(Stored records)
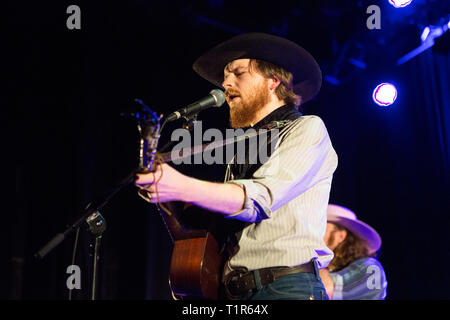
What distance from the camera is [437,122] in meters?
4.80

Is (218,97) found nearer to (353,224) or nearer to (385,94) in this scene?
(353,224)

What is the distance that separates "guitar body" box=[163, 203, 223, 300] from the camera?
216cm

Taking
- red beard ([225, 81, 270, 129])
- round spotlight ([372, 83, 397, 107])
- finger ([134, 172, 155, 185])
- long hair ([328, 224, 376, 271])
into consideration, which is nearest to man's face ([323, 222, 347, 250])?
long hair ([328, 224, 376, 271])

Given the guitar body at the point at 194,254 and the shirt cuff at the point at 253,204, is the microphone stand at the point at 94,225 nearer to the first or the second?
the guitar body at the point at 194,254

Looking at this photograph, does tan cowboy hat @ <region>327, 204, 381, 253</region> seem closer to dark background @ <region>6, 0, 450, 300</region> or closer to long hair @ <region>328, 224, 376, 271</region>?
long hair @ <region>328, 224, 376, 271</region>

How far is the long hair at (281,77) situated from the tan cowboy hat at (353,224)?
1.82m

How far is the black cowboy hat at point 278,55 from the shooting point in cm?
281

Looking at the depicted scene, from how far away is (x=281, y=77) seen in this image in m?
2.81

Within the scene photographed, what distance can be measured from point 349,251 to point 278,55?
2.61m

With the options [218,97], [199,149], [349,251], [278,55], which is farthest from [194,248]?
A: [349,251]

--

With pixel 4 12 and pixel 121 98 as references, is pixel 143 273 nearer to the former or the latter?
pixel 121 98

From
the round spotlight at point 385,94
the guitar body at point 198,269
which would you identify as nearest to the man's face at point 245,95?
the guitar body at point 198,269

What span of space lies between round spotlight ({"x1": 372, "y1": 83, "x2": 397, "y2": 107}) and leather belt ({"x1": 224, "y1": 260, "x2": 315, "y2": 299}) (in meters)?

* * *

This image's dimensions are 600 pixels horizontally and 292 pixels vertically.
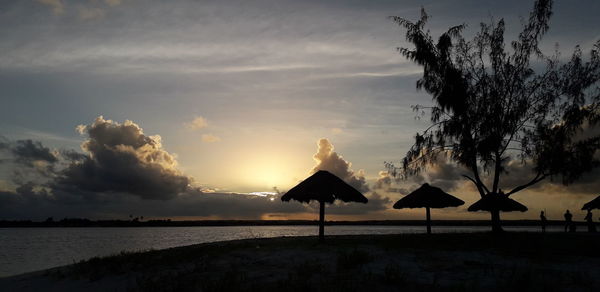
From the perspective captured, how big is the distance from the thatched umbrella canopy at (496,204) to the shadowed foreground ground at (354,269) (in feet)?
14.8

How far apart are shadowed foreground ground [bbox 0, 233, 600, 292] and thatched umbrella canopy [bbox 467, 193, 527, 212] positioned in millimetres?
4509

TASK BRIEF: Reproduce, word for word, the lines of the entries from the line with "Within the scene" through the line with "A: [349,251]", including both of those lines.

RIGHT ANSWER:
Within the scene photographed, what distance can be measured from point 349,251 to point 278,55?
2.61m

With the options [218,97], [199,149], [349,251], [278,55], which is farthest from [194,248]?
A: [349,251]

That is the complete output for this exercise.